Début des années 1960, un schisme intervient au sein du PCB, déchiré entre ses ailes pro-Pékin et pro-Moscou. Bien que fidèle à l’Union soviétique, Jean Fonteyne ne supporte pas la chasse aux sorcières que mène son parti à l’égard des dissidents maoïstes, dont beaucoup sont d’anciens compagnons de Breendonk et Buchenwald, comme Jacques Grippa*. Il refuse les actes de contrition demandés par l’appareil et, pour cette raison, est exclu du parti au début d 1965.

Le dernier grand combat de Jean Fonteyne sera la défense, avec Roger Lallemand et Pierre Legros, du docteur Willy Peers, jeté en prison pour son soutien au droit à l’avortement des femmes.
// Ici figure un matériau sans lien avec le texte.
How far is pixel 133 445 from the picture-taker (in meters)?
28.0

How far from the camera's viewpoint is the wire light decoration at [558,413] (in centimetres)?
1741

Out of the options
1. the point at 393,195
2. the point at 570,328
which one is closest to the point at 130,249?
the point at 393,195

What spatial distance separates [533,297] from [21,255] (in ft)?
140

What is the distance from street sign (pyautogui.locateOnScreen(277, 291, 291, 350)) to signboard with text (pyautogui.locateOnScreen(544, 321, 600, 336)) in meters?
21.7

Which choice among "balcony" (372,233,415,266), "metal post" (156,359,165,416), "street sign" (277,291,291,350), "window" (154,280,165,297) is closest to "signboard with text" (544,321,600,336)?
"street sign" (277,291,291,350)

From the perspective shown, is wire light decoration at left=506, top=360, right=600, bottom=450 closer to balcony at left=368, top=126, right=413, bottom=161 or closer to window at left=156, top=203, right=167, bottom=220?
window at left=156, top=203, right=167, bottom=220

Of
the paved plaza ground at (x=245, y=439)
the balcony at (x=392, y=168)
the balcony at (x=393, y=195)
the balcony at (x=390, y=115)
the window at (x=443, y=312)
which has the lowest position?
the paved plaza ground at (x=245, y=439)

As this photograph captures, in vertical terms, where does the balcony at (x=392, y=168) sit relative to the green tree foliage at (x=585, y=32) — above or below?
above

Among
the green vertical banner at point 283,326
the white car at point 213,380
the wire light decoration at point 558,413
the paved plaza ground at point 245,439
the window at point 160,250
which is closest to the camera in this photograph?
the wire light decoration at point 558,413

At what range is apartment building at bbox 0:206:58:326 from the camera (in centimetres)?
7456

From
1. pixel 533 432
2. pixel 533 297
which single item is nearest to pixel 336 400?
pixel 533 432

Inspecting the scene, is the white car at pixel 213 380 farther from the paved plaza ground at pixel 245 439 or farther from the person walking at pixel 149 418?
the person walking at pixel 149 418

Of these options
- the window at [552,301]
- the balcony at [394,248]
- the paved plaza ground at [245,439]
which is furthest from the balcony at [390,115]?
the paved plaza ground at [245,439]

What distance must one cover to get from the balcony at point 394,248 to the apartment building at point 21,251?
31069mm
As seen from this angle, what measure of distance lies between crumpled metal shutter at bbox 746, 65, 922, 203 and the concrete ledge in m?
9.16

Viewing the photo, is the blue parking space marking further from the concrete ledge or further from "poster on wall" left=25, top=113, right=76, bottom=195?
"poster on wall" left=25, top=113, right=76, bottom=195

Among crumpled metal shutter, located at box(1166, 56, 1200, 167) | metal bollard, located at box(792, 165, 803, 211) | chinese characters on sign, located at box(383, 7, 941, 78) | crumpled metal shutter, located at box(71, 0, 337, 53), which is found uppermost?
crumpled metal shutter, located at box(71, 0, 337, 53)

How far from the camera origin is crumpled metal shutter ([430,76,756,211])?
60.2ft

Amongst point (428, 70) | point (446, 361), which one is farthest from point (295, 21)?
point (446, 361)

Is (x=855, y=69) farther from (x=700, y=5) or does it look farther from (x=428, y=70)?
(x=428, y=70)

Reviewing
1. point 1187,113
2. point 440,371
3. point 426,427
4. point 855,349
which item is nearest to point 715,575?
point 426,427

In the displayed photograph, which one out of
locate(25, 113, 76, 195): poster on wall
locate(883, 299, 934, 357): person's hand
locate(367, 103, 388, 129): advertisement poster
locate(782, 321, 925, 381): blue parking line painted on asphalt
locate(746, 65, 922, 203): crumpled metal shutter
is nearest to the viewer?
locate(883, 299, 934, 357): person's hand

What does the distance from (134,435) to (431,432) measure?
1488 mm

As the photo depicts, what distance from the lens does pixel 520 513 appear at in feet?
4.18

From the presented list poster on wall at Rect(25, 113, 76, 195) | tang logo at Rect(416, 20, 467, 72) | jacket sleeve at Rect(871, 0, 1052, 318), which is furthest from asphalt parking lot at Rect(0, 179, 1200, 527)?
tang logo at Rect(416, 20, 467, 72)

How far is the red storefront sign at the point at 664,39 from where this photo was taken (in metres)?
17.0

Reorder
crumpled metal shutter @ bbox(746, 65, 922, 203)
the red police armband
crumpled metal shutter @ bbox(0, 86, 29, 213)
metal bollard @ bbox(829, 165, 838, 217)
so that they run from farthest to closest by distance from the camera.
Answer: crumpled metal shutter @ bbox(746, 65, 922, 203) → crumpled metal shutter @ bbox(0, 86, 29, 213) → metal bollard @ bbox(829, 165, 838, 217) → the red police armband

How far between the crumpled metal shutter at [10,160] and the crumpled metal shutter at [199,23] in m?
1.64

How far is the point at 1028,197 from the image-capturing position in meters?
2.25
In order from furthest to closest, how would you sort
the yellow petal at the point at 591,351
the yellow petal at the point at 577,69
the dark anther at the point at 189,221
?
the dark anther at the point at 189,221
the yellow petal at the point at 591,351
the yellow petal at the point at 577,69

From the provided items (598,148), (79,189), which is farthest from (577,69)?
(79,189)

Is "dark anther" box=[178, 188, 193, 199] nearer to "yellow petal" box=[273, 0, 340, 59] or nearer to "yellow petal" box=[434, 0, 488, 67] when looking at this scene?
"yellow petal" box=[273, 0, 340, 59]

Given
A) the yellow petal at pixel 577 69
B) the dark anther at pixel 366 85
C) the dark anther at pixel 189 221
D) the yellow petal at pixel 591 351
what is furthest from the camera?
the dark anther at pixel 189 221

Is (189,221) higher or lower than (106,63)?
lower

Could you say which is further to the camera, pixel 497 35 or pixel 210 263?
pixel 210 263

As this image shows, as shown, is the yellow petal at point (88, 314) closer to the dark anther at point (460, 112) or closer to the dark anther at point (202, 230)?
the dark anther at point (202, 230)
Il continuera à plein temps son activité d’avocat jusqu’à son décès, en 1974, victime d’une crise cardiaque.

Pour citer cet article :
https://maitron.fr/spip.php?article172180, notice FONTEYNE Jean. [Dictionnaire belge] par Jean Lemaître, version mise en ligne le 8 avril 2015, dernière modification le 23 février 2021.

Par Jean Lemaître

ŒUVRE : Le plan d’études. Opinion d’un père d’élèves, Bruxelles, 1938 − Le procès des quarante-quatre, Anvers, 1940 − Droit et justice en URSS, (Bruxelles, 1943), clandestin puis réédition : Bruxelles, 1946, à Paris, 1946 − Buchenwald , choses vécues, Bruxelles, 1945 (rééd. en 1975) − Commentaire approfondi de la loi sur les baux à loyer, Bruxelles, 1947 − Le pays de Dimitrov, Bruxelles, 1951 − Collaborations à : La Revue générale des assurances et des responsabilités (1927-1974) ; Rénovation (revue de doctrine du PC).

SOURCE : LEMAÎTRE J., C’est un joli nom camarade. Jean Fonteyne, avocat de l’Internationale communiste, Éditions ADEN, Bruxelles, 2012. Une version longue de cet ouvrage, destiné aux chercheurs, et les documents, originaux et copies, notamment une interview de Jean Fonteyne par José Gotovitch (1970), ayant permis la rédaction de l’ouvrage, sont disponibles au CArCoB à Bruxelles.